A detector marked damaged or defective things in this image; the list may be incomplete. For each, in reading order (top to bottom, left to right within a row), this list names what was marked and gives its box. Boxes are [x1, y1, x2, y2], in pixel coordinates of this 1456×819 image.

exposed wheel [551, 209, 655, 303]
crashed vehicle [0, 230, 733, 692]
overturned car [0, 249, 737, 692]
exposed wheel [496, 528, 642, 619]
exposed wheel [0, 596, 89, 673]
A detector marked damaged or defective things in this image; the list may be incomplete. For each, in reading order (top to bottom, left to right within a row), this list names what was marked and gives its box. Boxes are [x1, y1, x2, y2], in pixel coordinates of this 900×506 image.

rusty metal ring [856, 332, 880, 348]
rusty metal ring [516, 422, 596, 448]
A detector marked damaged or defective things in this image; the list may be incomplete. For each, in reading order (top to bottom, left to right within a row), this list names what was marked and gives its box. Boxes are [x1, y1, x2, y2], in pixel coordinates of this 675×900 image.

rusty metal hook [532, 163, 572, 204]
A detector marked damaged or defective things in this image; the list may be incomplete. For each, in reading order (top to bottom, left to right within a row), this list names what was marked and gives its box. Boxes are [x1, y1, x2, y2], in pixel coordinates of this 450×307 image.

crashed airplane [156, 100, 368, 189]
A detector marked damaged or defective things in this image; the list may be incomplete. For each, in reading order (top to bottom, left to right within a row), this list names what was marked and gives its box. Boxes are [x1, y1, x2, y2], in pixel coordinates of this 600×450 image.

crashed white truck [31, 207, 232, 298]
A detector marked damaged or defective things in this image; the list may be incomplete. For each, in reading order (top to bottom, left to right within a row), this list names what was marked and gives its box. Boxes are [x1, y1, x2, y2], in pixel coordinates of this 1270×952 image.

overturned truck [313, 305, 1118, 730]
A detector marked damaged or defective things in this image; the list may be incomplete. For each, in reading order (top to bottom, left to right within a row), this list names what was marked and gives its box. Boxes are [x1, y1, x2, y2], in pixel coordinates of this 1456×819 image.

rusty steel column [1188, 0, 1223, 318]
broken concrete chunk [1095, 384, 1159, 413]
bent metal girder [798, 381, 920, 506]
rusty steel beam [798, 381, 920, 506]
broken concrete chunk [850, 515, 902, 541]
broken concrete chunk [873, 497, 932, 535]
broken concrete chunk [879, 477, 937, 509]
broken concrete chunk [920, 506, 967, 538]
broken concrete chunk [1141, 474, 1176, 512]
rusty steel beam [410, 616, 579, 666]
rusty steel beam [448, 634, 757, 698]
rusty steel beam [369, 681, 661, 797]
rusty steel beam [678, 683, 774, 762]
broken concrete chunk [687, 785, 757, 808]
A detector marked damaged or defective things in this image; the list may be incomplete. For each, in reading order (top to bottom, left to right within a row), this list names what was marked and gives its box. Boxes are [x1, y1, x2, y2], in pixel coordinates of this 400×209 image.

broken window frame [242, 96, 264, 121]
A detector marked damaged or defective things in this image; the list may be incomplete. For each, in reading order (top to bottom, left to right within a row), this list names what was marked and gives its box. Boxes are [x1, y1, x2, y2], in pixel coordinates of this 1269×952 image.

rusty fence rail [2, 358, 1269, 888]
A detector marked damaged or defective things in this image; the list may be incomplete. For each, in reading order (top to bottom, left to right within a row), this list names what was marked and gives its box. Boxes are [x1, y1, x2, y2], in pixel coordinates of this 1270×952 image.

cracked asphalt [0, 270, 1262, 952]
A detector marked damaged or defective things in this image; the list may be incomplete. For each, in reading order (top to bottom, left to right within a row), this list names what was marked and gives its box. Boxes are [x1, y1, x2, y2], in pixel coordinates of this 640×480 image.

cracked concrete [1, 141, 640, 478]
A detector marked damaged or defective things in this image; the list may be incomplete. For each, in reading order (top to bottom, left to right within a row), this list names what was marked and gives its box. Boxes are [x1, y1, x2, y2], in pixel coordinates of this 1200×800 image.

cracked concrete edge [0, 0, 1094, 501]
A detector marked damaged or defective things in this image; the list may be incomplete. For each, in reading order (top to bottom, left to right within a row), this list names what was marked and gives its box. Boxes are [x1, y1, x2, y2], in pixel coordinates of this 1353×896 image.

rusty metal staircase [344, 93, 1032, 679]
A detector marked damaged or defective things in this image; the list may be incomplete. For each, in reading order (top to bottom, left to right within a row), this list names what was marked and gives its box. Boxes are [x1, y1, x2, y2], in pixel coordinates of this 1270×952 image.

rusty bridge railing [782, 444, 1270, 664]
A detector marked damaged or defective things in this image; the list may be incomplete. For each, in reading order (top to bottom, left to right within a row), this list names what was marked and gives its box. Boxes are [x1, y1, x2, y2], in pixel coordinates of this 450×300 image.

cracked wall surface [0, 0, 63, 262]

= WHAT YOU ARE ASKED TO DO =
Copy all of the records above word for word.

= TASK RESPONSE =
A detector marked damaged or defective things in this image; the list may be incomplete. For each, in reading order (top to bottom, left to right within a row), this list names what was marked and gives its box. Boxes are [x1, y1, x2, y2], in pixel coordinates of this 1456×819 image.

exposed wheel [551, 209, 655, 303]
crashed vehicle [0, 230, 733, 692]
overturned car [0, 249, 737, 692]
exposed wheel [496, 528, 642, 619]
exposed wheel [0, 596, 89, 673]
A detector marked damaged or defective things in this image; the list may be incomplete. For each, in reading order (top to bottom, left to right within a row), this list names what was marked and gives its box. Boxes are [x1, y1, x2, y2], in pixel coordinates of this 900×506 image.

rusty metal ring [856, 332, 880, 348]
rusty metal ring [516, 422, 596, 448]
A detector marked damaged or defective things in this image; the list may be incomplete. For each, in reading order (top to bottom, left to right within a row), this list names what was marked and gives its box. Boxes are [x1, y1, x2, y2], in pixel coordinates of this 675×900 image.

rusty metal hook [532, 163, 572, 204]
A detector marked damaged or defective things in this image; the list may be incomplete. For each, in reading order (top to bottom, left to right within a row), this list names what was marked and gives its box. Boxes are [x1, y1, x2, y2], in pixel coordinates of this 450×307 image.

crashed airplane [156, 100, 368, 189]
A detector marked damaged or defective things in this image; the list may be incomplete. For each, in reading order (top to bottom, left to right within a row), this list names what was marked and gives its box. Boxes are [x1, y1, x2, y2], in pixel coordinates of this 600×450 image.

crashed white truck [31, 207, 232, 298]
A detector marked damaged or defective things in this image; the list may be incomplete. For each, in reading order (top to bottom, left to right within a row), this list names what was marked and gives its box. Boxes are [x1, y1, x2, y2], in pixel coordinates of this 1270×952 image.

overturned truck [313, 305, 1118, 730]
A detector marked damaged or defective things in this image; the list may be incomplete. For each, in reading order (top to bottom, left to right within a row), this list names what was marked and gives its box. Boxes are [x1, y1, x2, y2], in pixel coordinates of this 1456×819 image.

rusty steel column [1188, 0, 1223, 318]
broken concrete chunk [1095, 384, 1159, 413]
bent metal girder [798, 381, 920, 506]
rusty steel beam [798, 381, 920, 506]
broken concrete chunk [850, 515, 902, 541]
broken concrete chunk [873, 497, 932, 535]
broken concrete chunk [879, 477, 937, 509]
broken concrete chunk [920, 506, 967, 538]
broken concrete chunk [1141, 474, 1176, 512]
rusty steel beam [410, 616, 579, 666]
rusty steel beam [448, 634, 757, 698]
rusty steel beam [369, 681, 661, 797]
rusty steel beam [678, 683, 774, 762]
broken concrete chunk [687, 785, 757, 808]
A detector marked damaged or defective things in this image; the list may be incomplete. For each, in reading order (top to bottom, left to right within a row), this list names what was marked and gives its box. Boxes are [x1, y1, x2, y2], in pixel coordinates of this 400×209 image.

broken window frame [242, 96, 264, 121]
A detector marked damaged or defective things in this image; the list may be incomplete. For each, in reading order (top to bottom, left to right within a row), this list names what was marked and gives its box. Boxes are [x1, y1, x2, y2], in pixel coordinates of this 1269×952 image.

rusty fence rail [2, 358, 1269, 888]
A detector marked damaged or defective things in this image; the list may be incomplete. For each, in reading order (top to bottom, left to right within a row), this list names what was marked and gives its box. Boxes are [x1, y1, x2, y2], in pixel coordinates of this 1270×952 image.

cracked asphalt [0, 270, 1262, 952]
A detector marked damaged or defective things in this image; the list may be incomplete. For each, in reading order (top to bottom, left to right within a row), this list names what was marked and gives its box. Boxes are [x1, y1, x2, y2], in pixel coordinates of this 640×480 image.

cracked concrete [1, 141, 640, 478]
A detector marked damaged or defective things in this image; the list may be incomplete. For each, in reading order (top to bottom, left to right within a row), this list names what was marked and gives its box. Boxes are [x1, y1, x2, y2], in pixel coordinates of this 1200×800 image.

cracked concrete edge [0, 0, 1094, 501]
A detector marked damaged or defective things in this image; the list may be incomplete. For each, in reading order (top to bottom, left to right within a row), this list names what was marked and gives its box. Boxes are [x1, y1, x2, y2], in pixel coordinates of this 1353×896 image.

rusty metal staircase [344, 93, 1032, 679]
A detector marked damaged or defective things in this image; the list may be incomplete. For each, in reading order (top to bottom, left to right within a row), this list names what was marked and gives its box. Boxes are [x1, y1, x2, y2], in pixel coordinates of this 1270×952 image.

rusty bridge railing [782, 444, 1270, 664]
A detector marked damaged or defective things in this image; the list may be incomplete. For each, in reading order (top to bottom, left to right within a row), this list names what was marked and gives its box. Boxes are [x1, y1, x2, y2], in pixel coordinates of this 450×300 image.

cracked wall surface [0, 0, 63, 262]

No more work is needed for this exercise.